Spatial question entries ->
(begin)

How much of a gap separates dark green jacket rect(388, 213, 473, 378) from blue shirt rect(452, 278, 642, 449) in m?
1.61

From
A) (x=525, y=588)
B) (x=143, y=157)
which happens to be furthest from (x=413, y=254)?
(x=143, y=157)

(end)
(begin)

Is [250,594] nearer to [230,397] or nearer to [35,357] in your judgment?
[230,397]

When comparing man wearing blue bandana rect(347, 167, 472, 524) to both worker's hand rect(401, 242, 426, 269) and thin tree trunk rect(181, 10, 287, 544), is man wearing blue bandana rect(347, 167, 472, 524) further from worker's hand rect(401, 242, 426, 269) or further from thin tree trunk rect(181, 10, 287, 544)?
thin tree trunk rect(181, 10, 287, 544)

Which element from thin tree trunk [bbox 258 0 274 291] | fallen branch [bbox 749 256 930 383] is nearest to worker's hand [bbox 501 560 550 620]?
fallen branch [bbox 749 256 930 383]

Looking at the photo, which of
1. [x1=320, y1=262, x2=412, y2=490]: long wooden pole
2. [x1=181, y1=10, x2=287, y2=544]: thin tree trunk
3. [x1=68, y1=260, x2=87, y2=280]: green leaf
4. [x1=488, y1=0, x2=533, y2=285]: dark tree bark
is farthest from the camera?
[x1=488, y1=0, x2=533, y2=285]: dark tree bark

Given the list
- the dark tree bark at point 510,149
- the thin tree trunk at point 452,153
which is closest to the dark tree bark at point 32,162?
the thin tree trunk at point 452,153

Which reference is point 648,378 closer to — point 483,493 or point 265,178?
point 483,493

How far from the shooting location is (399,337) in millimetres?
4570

(end)

EXERCISE -> Filter the lines above, keeping every line that contains the string "thin". Treat the match as case-sensitive.

TASK OUTPUT ->
When comparing man wearing blue bandana rect(347, 167, 472, 524) to both worker's hand rect(401, 242, 426, 269) and thin tree trunk rect(181, 10, 287, 544), is man wearing blue bandana rect(347, 167, 472, 524) further from worker's hand rect(401, 242, 426, 269) or further from thin tree trunk rect(181, 10, 287, 544)?
thin tree trunk rect(181, 10, 287, 544)
Which element from thin tree trunk [bbox 258 0 274 291] | fallen branch [bbox 749 256 930 383] is nearest to worker's hand [bbox 501 560 550 620]?
2. [x1=181, y1=10, x2=287, y2=544]: thin tree trunk
- the thin tree trunk at point 452,153
the thin tree trunk at point 452,153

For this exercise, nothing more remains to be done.